- _Text segment_
The Chianti Classico has an important role in the book by food critic Aldo Fiordelli (preface by Allan Bay) “La Fiorentina. Osti, macellai e vini della vera bistecca” (“The Florentine steak. Hosts, butchers and wine of authentic steak”) – 200 pages with over 180 photographs (by Dario Garofalo), publishing house Gruppo Editoriale.

Fiordelli is an authority in the world of Italian food and wine: he’s a Florentine professional journalist, member of the steering committee of the Guida de L’Espresso, of which he has been the coordinator for Tuscany for over ten years; he also collaborates with Decanter, Corriere Fiorentino, Civiltà del Bere and La Cucina Italiana.

Fiordelli, how did you get the idea for your book?

- _Questions on the material_
1. Reproduce word for word the part of the passage about Fiordelli's steak book starting with "The Chianti Classico" and going on through "house Gruppo Editoriale.".
2. According to the passage about Fiordelli's steak book, who took the photographs in the book?
The lines that come next are separate material, apart from the passage about Fiordelli's steak book.

- _Exercise data_
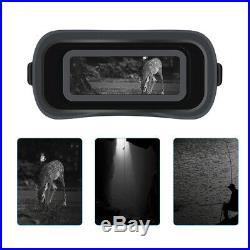 HD Video Digital Night Vision Infrared Hunting Binoculars Scope IR CAMERA / 32GB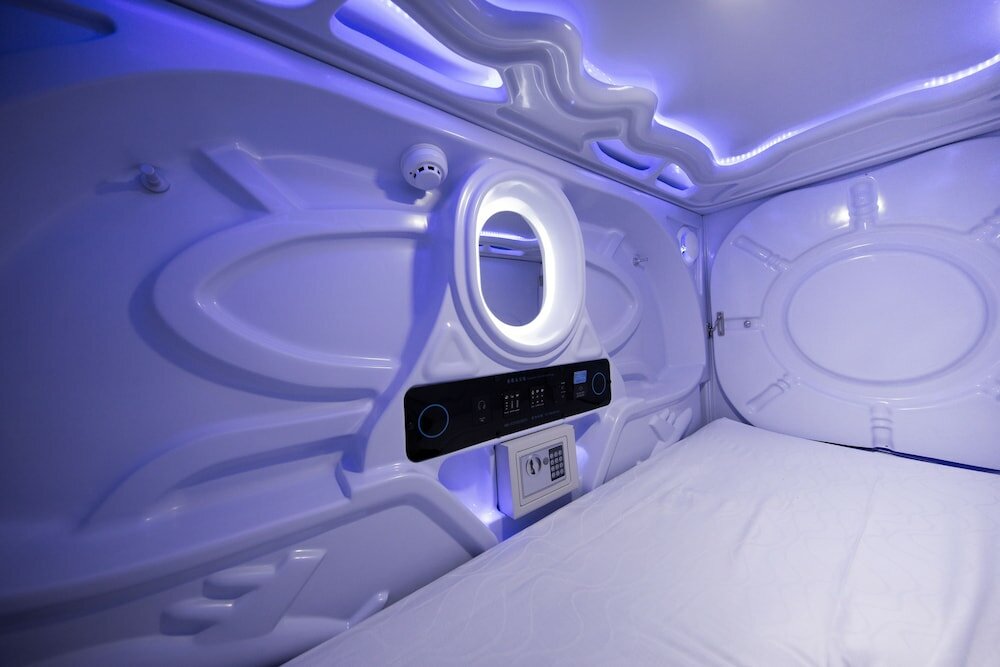 Фото SleepBox Hotel - Ximen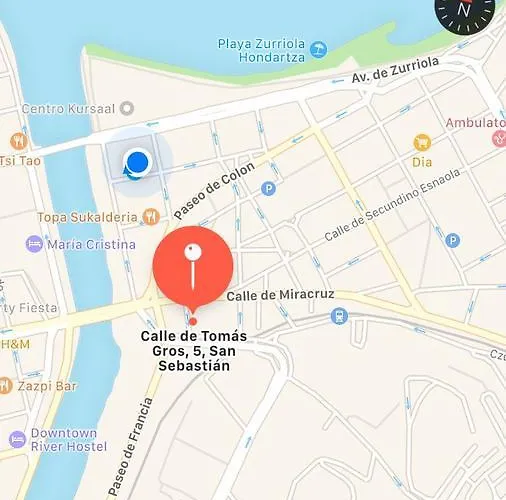 Quarto em Acomodações Particulares Kasa Tomas Gros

- _Written answers_
1.
The Chianti Classico has an important role in the book by food critic Aldo Fiordelli (preface by Allan Bay) “La Fiorentina. Osti, macellai e vini della vera bistecca” (“The Florentine steak. Hosts, butchers and wine of authentic steak”) – 200 pages with over 180 photographs (by Dario Garofalo), publishing house Gruppo Editoriale.

2. Dario Garofalo